# GIVEN ENTRIES
-- Opening Marker --

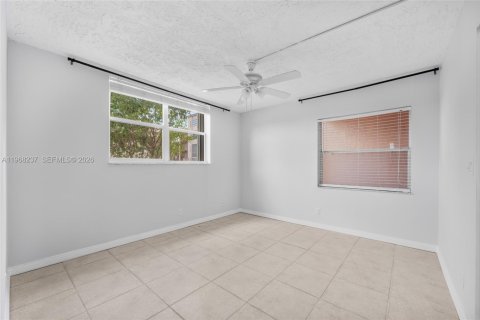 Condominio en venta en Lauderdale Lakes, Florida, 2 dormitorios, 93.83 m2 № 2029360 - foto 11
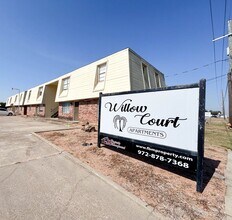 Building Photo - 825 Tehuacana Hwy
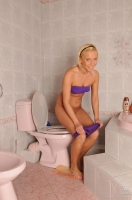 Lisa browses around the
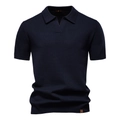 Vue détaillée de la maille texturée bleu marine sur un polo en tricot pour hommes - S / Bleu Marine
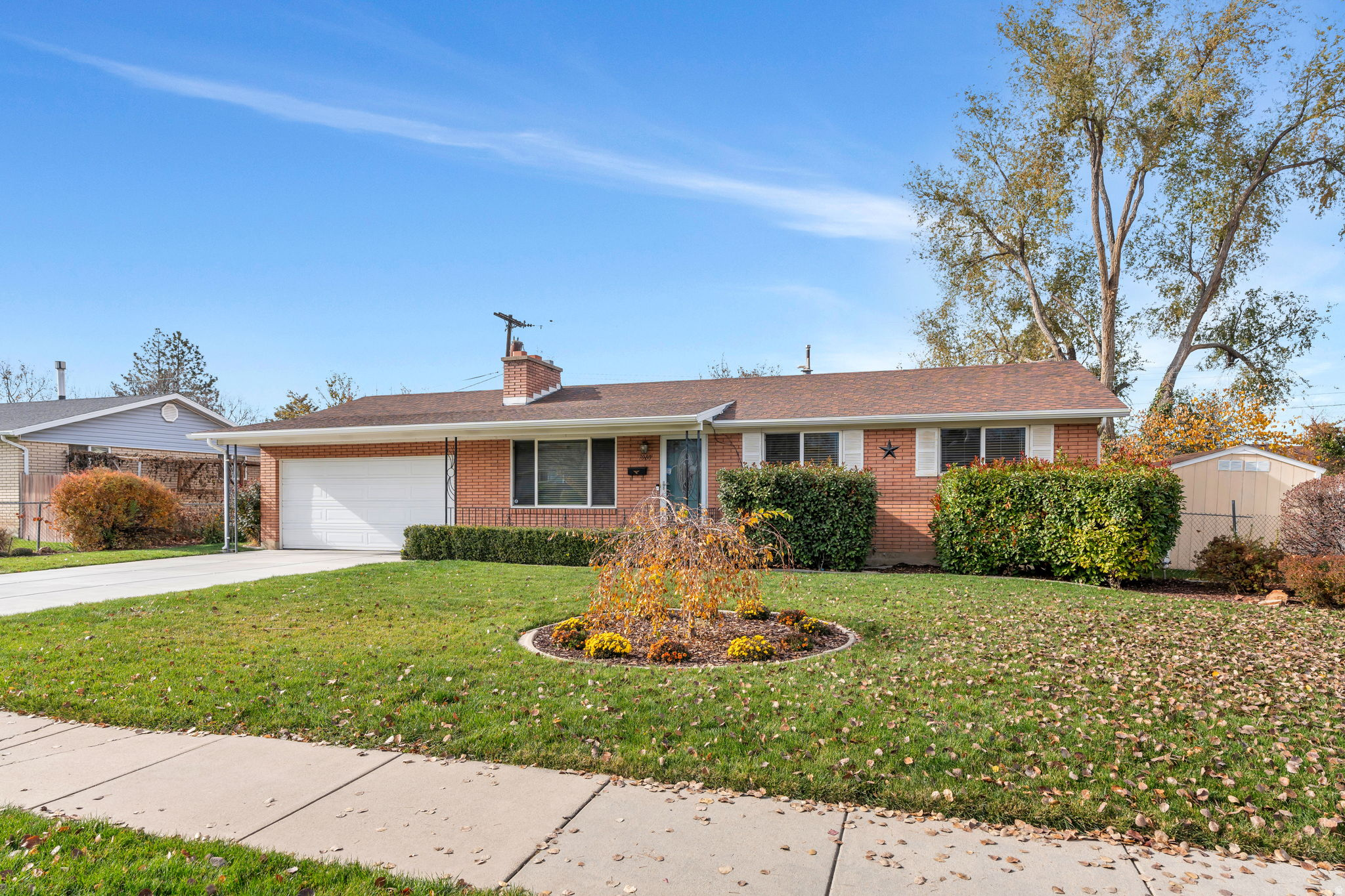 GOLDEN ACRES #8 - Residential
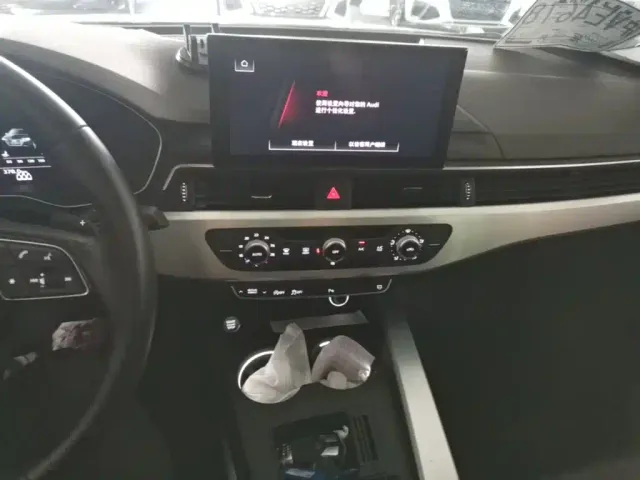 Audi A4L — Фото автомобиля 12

-- Closing Marker --
-- Opening Marker --

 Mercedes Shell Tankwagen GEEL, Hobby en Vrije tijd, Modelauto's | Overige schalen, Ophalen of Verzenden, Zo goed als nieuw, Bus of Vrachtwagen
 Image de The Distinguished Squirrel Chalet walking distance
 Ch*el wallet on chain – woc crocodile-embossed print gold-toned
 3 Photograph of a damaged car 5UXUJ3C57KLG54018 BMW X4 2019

-- Closing Marker --

# WHAT TO WORK ON
Copy out the rows from the line containing "Mercedes Shell Tankwagen" down to the line containing "3 Photograph of", both included, reproducing each one unchanged.

# TASK OUTPUT
 Mercedes Shell Tankwagen GEEL, Hobby en Vrije tijd, Modelauto's | Overige schalen, Ophalen of Verzenden, Zo goed als nieuw, Bus of Vrachtwagen
 Image de The Distinguished Squirrel Chalet walking distance
 Ch*el wallet on chain – woc crocodile-embossed print gold-toned
 3 Photograph of a damaged car 5UXUJ3C57KLG54018 BMW X4 2019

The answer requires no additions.